Talking further about her role as the local artist chosen to develop and conduct workshops for middle school children in Thiruvananthapuram, Leeza says "It was not about teaching them facts about the rivers but was about using art as a creative outlet to strengthen the relationship they had with their rivers because we tend to protect what we have a connection with.”
“Earlier this year, I visited these selected schools (and the local rivers) to meet the students and introduce the programme before returning later in the year to conduct the actual workshops. Additionally, I spent a week in London for visiting partner schools and for training with fellow artists from around the world. Even though this is a global programme, it is a collective of smaller regional communities, each having the power to tell their own story and add to the narrative in their own way," she adds.
A quick glance at the final artworks that are now on display in London (at Riverside Walkway by Tate Modern) will show that the students have used natural objects such as leaves and flowers to create locally spotted birds and fish, non-biodegradable products such as utensils and cutlery to create self-portraits, cut-outs from newspapers to portray the Malayalam script, among others.
We ask Leeza what inspired her to use everyday objects for the workshops and she shares, “A few years ago, I decided to draw on a daily basis to improve my skills as an illustrator. Not only to enhance quick thinking but also to think differently. It soon became too daunting to start every morning with a blank sheet of paper and force me to start drawing. Sometime in 2017, I came across the works of Christoph Niemann and the Sunday Sketching exercises he did with objects around him. It was a simple idea to use a seemingly unassuming everyday object, re-look at it and make it into something else. The final piece was always surprising and definitely exciting.”

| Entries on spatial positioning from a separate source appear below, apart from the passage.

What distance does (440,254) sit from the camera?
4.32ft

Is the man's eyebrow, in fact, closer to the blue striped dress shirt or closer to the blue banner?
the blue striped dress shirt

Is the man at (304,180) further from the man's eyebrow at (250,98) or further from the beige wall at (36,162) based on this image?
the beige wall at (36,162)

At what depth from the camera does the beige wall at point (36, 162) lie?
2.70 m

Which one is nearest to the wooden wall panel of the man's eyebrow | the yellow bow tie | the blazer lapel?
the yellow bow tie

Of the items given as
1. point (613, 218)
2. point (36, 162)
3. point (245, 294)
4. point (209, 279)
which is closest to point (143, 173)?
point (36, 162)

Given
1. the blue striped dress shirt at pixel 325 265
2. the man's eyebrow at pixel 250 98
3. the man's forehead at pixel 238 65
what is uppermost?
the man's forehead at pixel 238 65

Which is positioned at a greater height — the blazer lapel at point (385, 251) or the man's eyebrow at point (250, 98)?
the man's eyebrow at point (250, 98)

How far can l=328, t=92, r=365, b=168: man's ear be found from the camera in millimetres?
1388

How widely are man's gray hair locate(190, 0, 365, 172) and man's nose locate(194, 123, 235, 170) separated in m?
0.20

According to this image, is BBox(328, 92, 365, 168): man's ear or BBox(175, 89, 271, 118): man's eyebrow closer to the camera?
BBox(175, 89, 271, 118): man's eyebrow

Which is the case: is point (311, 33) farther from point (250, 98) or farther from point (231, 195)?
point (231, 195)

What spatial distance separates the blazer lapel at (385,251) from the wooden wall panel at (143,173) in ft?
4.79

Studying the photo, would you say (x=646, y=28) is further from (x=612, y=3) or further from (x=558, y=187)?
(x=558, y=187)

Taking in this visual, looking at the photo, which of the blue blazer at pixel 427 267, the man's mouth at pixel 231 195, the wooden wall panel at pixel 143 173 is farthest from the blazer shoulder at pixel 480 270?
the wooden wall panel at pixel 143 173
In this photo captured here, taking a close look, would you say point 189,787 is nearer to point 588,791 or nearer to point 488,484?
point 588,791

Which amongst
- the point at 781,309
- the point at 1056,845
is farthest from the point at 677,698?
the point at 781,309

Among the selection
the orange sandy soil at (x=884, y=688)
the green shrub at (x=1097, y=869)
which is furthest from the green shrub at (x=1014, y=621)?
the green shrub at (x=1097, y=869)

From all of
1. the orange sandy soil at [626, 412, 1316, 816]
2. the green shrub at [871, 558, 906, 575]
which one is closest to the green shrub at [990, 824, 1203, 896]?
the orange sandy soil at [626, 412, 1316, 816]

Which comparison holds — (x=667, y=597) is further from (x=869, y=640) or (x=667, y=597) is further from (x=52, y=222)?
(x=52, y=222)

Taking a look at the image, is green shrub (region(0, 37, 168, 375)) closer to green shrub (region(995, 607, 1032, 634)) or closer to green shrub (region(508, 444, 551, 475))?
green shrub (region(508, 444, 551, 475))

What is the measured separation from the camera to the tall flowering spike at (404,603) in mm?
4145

“The more I continued to work with everyday objects, the more it pushed me to look for joy and inspiration in the simple things around me. I wanted to share that with the young students. I wanted them to know those simple ideas are powerful. I wanted them to know that creativity was boundless and not always dependent on procuring tools or materials. Art needn’t be expensive or complicated. It is more about thinking creatively and differently. I felt that some guidance in the right direction could make all the difference," shares Leeza who is currently a full-time freelance illustrator who works on editorial illustrations, children’s books and simple animations.
And what are some of her future projects? “Rivers of the World programme is usually structured for two years. Depending on how the first year of workshops turn out, the contract is renewed for another year. So fingers crossed, and I hope I do get to work with these students again! I’m lucky that every project that comes my way is very very different from each other. So I’m happily exploring.”